Неподалеку от человека с подбитыми пятками сидел за столом Лемм и в знак согласия то и дело кивал головой. Тут же рядом, за спиной Лемма стояли еще люди в туго подтянутых поддевках, в полушубках — черных, романовских. По всему было видно, что люди эти не из Полдомасова, а откуда-то со стороны: уж очень они спокойно смотрели на толпу полдомасовцев, так же спокойно и привычно, как спокойно и привычно мясник смотрит на заколотого быка.
«Стая… волчья», — решил Кирилл и перевел взгляд на старика.
Старик, переминаясь с ноги на ногу, тянулся, вслушивался в слова оратора и, очевидно, ничего из них понять не мог. Иногда он прикладывал ладонь к уху, но тут же опускал ее и снова замирал.
— И вот это красное знамя… — продолжал человек.
Кирилл не выдержал, крикнул:
— Есть ли у полдомасовских крестьян-колхозников хлеб?
Человек замялся и даже растерялся.
— Ты что делаешь здесь? В колхозе? — еще грубее крикнул Кирилл.
— Я, собственно… научный сотрудник опытной станции, а в колхозе помогаю по делопроизводству.
— Ну, стало быть, ты знаешь — есть хлеб или нет?

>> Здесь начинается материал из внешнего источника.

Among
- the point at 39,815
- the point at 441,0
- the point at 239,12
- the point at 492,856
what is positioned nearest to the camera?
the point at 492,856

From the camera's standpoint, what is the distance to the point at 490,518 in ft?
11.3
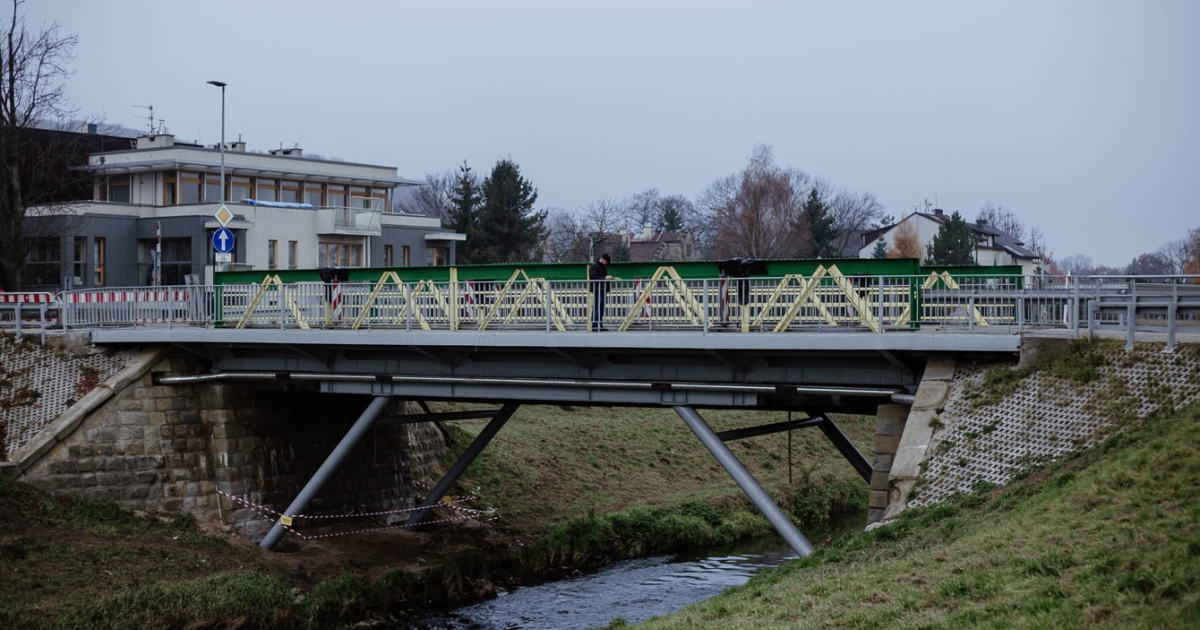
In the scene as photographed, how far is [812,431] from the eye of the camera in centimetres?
4688

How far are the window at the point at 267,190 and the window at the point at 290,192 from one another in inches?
11.6

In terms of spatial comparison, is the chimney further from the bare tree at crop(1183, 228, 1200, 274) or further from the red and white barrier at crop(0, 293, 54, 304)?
the bare tree at crop(1183, 228, 1200, 274)

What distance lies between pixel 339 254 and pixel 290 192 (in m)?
3.15

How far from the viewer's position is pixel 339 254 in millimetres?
49969

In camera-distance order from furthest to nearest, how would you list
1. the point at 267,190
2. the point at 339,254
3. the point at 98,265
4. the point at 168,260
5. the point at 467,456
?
1. the point at 339,254
2. the point at 267,190
3. the point at 168,260
4. the point at 98,265
5. the point at 467,456

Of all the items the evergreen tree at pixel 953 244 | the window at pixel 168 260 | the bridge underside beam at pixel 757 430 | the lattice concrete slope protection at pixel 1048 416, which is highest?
the evergreen tree at pixel 953 244

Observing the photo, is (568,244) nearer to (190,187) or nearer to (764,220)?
(764,220)

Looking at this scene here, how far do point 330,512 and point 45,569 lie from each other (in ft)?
25.5

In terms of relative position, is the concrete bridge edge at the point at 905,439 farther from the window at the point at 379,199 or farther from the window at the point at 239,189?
the window at the point at 379,199

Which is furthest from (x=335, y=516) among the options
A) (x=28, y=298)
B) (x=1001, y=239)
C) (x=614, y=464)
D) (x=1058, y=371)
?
(x=1001, y=239)

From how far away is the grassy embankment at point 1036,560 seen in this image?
1010cm

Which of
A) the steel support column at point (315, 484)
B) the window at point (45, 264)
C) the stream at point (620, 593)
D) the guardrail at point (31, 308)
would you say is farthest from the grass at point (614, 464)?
the window at point (45, 264)

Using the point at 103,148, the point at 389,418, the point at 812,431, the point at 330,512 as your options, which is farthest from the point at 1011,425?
the point at 103,148

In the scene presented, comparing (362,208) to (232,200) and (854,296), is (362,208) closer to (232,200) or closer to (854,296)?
(232,200)
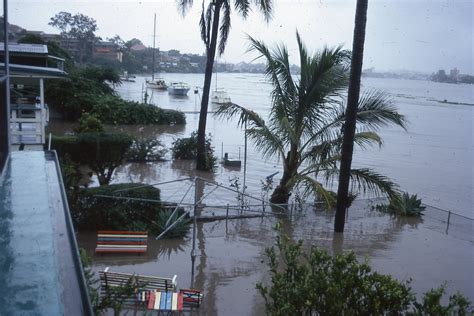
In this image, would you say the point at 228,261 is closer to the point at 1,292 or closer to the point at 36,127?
the point at 36,127

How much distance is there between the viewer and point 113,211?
11.3 metres

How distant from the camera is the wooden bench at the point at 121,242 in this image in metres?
10.1

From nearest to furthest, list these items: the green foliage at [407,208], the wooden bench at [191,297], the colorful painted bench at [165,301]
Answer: the colorful painted bench at [165,301]
the wooden bench at [191,297]
the green foliage at [407,208]

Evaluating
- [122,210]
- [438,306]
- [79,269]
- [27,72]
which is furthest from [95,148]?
[79,269]

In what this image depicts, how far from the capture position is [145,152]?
68.6 feet

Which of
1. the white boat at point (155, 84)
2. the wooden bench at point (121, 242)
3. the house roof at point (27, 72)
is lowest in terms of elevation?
the wooden bench at point (121, 242)

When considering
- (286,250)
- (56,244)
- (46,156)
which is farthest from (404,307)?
(46,156)

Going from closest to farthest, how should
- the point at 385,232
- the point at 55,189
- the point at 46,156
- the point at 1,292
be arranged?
the point at 1,292, the point at 55,189, the point at 46,156, the point at 385,232

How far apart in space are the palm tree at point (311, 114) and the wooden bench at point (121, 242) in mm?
4470

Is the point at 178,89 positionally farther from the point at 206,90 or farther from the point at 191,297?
the point at 191,297

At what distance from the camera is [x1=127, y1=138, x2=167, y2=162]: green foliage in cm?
2067

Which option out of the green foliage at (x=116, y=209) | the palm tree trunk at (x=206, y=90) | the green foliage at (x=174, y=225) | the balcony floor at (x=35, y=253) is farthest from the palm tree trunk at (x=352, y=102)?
the palm tree trunk at (x=206, y=90)

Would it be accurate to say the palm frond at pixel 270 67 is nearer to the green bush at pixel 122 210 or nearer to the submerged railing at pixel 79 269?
the green bush at pixel 122 210

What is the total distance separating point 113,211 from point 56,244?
8.69 meters
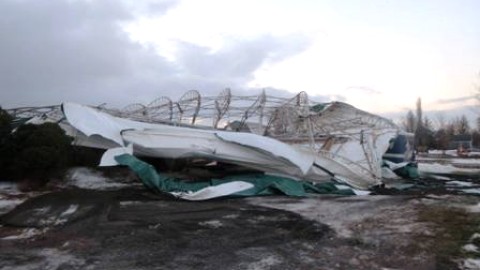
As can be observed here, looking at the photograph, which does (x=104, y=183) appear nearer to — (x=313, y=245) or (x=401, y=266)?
(x=313, y=245)

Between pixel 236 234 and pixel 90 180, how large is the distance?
8446 millimetres

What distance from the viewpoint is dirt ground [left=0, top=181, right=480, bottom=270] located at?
23.9ft

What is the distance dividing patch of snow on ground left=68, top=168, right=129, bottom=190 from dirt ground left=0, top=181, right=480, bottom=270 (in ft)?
7.72

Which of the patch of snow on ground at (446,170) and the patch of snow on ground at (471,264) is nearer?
the patch of snow on ground at (471,264)

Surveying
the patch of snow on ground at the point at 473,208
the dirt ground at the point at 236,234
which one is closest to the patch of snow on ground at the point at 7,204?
the dirt ground at the point at 236,234

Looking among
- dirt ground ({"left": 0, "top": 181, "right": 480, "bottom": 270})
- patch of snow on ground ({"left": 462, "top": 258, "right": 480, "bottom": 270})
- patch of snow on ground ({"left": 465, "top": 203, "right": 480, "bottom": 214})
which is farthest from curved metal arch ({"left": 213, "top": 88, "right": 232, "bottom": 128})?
patch of snow on ground ({"left": 462, "top": 258, "right": 480, "bottom": 270})

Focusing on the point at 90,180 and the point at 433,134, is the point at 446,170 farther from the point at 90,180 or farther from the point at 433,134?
the point at 433,134

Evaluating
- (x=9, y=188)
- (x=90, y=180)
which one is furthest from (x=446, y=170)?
(x=9, y=188)

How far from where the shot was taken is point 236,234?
9188 mm

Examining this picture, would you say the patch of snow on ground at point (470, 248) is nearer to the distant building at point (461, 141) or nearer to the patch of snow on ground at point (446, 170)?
the patch of snow on ground at point (446, 170)

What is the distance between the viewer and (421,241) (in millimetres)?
8242

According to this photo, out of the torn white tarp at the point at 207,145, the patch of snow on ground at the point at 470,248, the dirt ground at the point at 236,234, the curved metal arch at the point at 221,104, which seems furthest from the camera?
the curved metal arch at the point at 221,104

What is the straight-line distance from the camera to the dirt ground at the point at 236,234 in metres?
7.27

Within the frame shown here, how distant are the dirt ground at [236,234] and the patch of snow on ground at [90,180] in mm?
2352
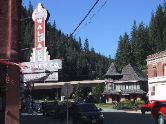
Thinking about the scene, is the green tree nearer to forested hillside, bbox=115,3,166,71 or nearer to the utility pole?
forested hillside, bbox=115,3,166,71

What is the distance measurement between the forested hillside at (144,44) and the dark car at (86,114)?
377 feet

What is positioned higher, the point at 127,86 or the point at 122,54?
the point at 122,54

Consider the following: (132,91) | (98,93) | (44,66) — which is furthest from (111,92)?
(44,66)

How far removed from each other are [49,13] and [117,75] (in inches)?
3720

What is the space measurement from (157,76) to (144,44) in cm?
8082

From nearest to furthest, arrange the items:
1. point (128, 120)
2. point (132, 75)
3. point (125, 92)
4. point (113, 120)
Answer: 1. point (128, 120)
2. point (113, 120)
3. point (125, 92)
4. point (132, 75)

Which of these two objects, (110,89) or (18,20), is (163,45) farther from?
(18,20)

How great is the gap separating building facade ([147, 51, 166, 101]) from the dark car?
42030 mm

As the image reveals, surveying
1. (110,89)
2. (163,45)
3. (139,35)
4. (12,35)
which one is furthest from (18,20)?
(139,35)

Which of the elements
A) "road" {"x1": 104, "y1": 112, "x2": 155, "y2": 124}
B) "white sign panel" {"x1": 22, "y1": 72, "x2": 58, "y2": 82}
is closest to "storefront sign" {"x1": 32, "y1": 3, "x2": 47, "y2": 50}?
"white sign panel" {"x1": 22, "y1": 72, "x2": 58, "y2": 82}

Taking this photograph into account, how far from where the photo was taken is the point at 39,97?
561 feet

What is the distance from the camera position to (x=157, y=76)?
75188 millimetres

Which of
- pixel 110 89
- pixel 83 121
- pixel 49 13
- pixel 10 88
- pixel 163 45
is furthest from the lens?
pixel 163 45

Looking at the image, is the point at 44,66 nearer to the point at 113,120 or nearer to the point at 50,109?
the point at 113,120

— Я это точно сказать не могу.
— Тогда какого же черта рвешь тут знамена! Слезай! — И, чуть не столкнув человека с крыльца, Кирилл стал на его место, несколько секунд осматривал крестьян — и грохнул: — Как член Всесоюзного Исполнительного Комитета предлагаю снять село с черной доски!
Люди даже не шелохнулись. Они как будто еще больше окаменели, только где-то позади в толпе слабо вскрикнула женщина да у старика безудержно потекли слезы. Он стоял так же, опершись грудью на «длинную палку, и не вытирал слез.
4
По пути в Широкий Буерак Кирилл переарестовал человек пятьдесят. Он грубо, злобно вталкивал их в автомобиль и отправлял в ГПУ. В Полдомасове, когда он арестовал человека с подбитыми пятками, на него налетел Лемм:
— Это что за жандармские приемы? Что за приемы?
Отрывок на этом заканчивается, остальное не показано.